(Text segment)

Changes made for v2.3.0

Features and improvements

  • PyMatching now has correlations! Thank you to Sid Madhuk (@smadhuk), who was the main contributor for this new feature (PR #156). The method used is from this paper: https://arxiv.org/abs/1310.0863. Correlated matching has better accuracy than standard (uncorrelated) matching for many decoding problems where hyperedge errors are present. When these hyperedge errors are decomposed into edges (graphlike errors), they amount to correlations between these edges in the matching graph. A common example of such a hyperedge error is a $Y$ error in the surface code. The "two-pass" correlated matching decoder implemented in pymatching works by running sparse blossom twice. The first pass is a standard (uncorrelated) run of sparse blossom, to predict a set of edges in the matching graph. Correlated matching then assumes these errors (edges) occurred and reweights edges that are correlated with it based on this assumption. Matching is then run for the second time on this reweighted graph.

(End Text segment)

→ What this task involves
Write the next part of the PyMatching v2.3.0 release notes, starting after the sentence about running matching a second time on the reweighted graph. You won't need the listing that comes after this text.

(Supplied data)

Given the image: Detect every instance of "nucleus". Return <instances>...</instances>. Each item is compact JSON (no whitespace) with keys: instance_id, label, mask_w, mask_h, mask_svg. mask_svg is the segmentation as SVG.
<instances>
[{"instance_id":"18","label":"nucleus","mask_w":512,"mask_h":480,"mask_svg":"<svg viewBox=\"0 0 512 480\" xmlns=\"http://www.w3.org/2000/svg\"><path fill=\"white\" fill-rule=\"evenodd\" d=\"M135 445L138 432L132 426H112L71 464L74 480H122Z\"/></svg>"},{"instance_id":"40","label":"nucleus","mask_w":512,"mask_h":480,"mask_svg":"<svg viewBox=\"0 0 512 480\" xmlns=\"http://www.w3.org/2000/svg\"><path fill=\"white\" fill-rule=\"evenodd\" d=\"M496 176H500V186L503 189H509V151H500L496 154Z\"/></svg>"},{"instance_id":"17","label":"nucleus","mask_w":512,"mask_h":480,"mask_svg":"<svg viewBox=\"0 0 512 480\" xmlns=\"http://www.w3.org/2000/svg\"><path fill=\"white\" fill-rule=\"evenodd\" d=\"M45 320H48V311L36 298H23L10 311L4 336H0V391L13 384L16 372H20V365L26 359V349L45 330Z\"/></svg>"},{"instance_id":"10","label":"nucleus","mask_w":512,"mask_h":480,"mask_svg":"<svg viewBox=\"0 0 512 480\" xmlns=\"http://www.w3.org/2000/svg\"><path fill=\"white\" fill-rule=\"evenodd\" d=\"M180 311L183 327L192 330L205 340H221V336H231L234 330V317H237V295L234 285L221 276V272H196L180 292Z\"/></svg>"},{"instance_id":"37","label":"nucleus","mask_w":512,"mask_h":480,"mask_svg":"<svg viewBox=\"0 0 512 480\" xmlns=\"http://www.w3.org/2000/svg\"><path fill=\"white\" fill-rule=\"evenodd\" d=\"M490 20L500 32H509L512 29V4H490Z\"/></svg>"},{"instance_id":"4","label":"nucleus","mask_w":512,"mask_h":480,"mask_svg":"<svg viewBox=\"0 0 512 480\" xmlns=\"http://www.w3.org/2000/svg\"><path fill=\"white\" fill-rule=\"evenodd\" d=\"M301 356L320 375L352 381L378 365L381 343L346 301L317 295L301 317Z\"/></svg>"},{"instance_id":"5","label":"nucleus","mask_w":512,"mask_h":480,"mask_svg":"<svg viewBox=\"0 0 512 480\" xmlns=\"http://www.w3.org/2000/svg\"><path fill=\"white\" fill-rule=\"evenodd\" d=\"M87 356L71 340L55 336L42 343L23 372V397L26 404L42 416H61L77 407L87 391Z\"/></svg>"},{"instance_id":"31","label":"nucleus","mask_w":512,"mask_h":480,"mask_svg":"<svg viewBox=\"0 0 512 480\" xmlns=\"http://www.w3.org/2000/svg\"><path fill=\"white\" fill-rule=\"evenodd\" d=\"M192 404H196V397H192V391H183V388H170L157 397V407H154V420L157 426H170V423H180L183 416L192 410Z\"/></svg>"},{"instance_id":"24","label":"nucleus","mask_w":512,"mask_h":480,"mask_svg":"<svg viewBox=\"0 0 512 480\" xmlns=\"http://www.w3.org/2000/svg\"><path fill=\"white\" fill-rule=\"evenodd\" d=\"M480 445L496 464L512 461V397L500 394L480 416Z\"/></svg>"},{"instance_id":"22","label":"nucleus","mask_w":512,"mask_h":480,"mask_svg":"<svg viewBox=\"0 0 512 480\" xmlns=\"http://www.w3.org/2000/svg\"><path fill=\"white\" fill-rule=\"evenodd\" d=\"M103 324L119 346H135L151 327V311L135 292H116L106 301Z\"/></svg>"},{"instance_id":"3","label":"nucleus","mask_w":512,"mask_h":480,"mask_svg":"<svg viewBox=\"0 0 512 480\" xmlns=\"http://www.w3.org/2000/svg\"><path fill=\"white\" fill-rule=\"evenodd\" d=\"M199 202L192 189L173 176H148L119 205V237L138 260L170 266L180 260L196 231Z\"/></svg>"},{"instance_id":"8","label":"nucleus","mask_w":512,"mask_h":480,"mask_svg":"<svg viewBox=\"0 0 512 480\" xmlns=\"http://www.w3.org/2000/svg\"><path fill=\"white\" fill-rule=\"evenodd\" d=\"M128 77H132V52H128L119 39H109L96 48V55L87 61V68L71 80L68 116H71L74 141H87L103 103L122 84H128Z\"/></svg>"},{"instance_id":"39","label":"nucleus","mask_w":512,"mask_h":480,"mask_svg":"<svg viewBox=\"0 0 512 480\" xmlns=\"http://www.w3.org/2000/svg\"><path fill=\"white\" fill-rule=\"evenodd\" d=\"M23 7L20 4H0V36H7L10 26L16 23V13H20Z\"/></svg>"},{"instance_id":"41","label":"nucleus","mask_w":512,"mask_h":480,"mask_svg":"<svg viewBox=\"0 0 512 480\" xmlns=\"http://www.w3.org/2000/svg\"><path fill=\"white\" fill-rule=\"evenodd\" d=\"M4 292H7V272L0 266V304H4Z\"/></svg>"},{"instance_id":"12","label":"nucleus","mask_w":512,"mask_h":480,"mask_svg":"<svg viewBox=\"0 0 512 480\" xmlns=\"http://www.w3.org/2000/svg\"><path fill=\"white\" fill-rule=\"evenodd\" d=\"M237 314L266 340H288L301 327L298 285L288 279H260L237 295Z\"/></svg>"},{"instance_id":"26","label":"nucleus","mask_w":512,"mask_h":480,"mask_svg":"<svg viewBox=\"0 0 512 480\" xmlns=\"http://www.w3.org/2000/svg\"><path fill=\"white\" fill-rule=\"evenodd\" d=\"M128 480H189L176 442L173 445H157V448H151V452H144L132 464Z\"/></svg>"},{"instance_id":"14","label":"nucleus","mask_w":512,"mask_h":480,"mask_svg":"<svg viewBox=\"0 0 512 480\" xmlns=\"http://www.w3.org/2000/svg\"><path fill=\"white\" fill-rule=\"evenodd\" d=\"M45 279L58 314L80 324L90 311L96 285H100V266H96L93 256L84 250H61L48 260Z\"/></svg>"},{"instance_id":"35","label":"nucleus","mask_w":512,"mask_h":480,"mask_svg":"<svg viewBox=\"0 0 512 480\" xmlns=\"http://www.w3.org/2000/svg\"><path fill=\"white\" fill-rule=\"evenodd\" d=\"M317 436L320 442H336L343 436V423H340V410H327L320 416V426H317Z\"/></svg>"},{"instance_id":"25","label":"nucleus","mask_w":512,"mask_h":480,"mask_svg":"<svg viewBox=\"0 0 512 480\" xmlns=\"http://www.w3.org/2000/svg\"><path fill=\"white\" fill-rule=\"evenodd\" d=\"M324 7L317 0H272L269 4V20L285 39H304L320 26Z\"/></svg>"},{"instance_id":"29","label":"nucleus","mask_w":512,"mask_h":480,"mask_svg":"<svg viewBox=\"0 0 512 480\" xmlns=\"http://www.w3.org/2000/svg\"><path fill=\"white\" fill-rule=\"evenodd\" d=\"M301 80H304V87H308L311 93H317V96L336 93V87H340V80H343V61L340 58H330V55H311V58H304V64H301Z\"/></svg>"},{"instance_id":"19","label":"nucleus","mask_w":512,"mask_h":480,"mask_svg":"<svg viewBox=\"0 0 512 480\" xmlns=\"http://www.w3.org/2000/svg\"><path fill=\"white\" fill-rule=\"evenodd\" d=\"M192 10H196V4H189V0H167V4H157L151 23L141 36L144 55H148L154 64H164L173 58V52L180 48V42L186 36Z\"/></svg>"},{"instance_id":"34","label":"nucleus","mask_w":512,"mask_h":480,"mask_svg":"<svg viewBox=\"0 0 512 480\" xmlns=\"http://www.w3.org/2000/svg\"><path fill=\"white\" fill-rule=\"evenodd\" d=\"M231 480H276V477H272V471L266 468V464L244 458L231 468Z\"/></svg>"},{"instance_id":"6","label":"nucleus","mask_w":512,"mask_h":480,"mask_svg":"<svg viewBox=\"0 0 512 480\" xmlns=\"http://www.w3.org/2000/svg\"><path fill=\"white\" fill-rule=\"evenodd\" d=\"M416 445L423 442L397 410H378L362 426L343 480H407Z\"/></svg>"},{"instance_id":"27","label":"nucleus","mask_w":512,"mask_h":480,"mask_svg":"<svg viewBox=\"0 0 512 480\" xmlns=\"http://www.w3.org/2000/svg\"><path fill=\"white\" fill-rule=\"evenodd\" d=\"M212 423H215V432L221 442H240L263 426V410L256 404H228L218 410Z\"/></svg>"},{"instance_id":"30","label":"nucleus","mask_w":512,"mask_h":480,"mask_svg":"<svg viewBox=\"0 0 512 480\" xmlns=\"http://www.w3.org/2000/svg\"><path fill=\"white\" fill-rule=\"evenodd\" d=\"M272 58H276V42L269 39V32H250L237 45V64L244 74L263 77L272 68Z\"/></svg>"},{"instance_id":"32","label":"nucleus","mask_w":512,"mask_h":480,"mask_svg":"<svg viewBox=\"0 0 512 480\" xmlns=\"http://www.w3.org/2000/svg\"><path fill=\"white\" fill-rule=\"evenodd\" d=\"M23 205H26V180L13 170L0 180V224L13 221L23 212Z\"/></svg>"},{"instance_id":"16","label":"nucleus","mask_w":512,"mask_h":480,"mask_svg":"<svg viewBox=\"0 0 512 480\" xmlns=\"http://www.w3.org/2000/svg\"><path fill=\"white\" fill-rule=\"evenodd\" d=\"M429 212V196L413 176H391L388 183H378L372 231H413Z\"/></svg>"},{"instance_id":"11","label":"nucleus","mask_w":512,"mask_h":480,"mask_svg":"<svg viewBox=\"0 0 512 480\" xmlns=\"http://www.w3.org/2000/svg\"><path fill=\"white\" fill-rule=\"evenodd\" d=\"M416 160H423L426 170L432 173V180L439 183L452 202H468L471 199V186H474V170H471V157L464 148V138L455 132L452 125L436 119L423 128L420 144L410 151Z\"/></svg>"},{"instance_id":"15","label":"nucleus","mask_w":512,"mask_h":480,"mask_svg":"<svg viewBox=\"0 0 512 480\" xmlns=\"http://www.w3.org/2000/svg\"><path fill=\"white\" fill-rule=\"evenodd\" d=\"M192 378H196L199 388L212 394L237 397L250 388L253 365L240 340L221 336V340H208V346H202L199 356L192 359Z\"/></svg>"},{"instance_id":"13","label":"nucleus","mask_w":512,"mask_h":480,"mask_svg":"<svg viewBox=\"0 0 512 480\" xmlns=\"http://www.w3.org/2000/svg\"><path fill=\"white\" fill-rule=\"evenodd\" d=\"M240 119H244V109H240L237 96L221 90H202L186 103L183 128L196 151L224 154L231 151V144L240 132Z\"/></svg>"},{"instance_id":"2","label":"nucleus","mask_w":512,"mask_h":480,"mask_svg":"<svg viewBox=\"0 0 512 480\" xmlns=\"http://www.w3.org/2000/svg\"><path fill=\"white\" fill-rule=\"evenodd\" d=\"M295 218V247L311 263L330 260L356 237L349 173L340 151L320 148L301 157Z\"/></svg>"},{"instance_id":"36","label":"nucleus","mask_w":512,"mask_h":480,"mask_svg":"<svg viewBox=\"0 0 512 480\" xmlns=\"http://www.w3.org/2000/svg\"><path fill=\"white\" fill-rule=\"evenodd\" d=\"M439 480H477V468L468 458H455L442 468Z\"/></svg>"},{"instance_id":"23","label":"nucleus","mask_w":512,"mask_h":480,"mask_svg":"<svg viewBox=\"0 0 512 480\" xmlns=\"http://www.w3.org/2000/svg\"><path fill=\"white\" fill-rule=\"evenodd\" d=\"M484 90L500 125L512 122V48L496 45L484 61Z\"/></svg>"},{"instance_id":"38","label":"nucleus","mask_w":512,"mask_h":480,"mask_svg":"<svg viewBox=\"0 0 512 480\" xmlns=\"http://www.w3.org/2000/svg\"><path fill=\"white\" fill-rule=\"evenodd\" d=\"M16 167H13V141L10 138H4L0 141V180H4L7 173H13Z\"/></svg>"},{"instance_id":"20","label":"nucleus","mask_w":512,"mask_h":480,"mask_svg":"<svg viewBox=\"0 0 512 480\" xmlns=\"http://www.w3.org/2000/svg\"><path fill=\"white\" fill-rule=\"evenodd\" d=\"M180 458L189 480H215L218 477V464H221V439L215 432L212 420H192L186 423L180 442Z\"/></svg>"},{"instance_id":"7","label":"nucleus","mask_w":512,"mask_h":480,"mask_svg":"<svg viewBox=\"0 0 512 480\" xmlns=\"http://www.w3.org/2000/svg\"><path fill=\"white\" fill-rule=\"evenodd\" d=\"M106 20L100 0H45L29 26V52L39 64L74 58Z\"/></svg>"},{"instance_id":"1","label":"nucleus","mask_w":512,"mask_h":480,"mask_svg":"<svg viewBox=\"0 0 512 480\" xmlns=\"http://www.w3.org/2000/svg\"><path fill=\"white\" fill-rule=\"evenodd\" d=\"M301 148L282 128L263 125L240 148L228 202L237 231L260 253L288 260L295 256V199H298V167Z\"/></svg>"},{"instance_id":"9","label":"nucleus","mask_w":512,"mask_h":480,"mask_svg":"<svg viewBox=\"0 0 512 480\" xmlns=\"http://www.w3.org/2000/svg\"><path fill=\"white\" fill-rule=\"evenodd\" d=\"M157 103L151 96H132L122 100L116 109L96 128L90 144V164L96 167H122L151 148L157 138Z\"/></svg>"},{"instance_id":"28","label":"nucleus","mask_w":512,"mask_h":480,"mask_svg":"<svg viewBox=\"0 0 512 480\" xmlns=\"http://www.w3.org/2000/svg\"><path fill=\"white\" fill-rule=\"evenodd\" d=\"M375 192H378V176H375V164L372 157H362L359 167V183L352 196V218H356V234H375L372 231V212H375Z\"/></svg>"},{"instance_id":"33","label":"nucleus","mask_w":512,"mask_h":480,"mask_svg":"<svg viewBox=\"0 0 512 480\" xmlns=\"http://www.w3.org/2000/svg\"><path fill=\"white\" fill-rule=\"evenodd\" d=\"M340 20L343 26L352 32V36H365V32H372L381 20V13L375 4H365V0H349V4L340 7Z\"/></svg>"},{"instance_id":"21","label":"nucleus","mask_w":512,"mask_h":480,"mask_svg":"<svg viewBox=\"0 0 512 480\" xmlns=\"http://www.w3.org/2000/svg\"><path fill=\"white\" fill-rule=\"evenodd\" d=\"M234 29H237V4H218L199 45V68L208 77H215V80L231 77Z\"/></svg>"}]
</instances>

(End Supplied data)

→ Answer for the task
  • The pymatching.Matching object can be configured for correlations by setting enable_correlations=True when using:
    • The constructor pymatching.Matching.__init__ with a stim circuit/dem
    • The static method pymatching.Matching.from_detector_error_model
    • The static method pymatching.Matching.from_stim_circuit
  • Correlations can be used when decoding by setting enable_correlations=True when using the methods:
    • pymatching.Matching.decode
    • pymatching.Matching.decode_batch
    • pymatching.Matching.decode_to_edges_array
  • The command line interface for pymatching can also have correlations enabled using the --enable_correlations argument

Here's a plot showing the improved accuracy from enabling correlations (which runs around 2x-3x slower than uncorrelated matching):
correlated_vs_uncorrelated_pymatching

Minor breaking changes to the API

  • The legacy positional arguments _legacy_num_neighbours and _legacy_return_weight for pymatching.Matching.decode, which previously resulted in a warning when used (since pymatching v2.0.0) have now been removed entirely. They were introduced in pymatching v2.0.0 to (1) convert the conditional argument return_weight to be a keyword-only argument without breaking changes and (2) remove the positional argument num_neighbours that is not used in pymatching v2.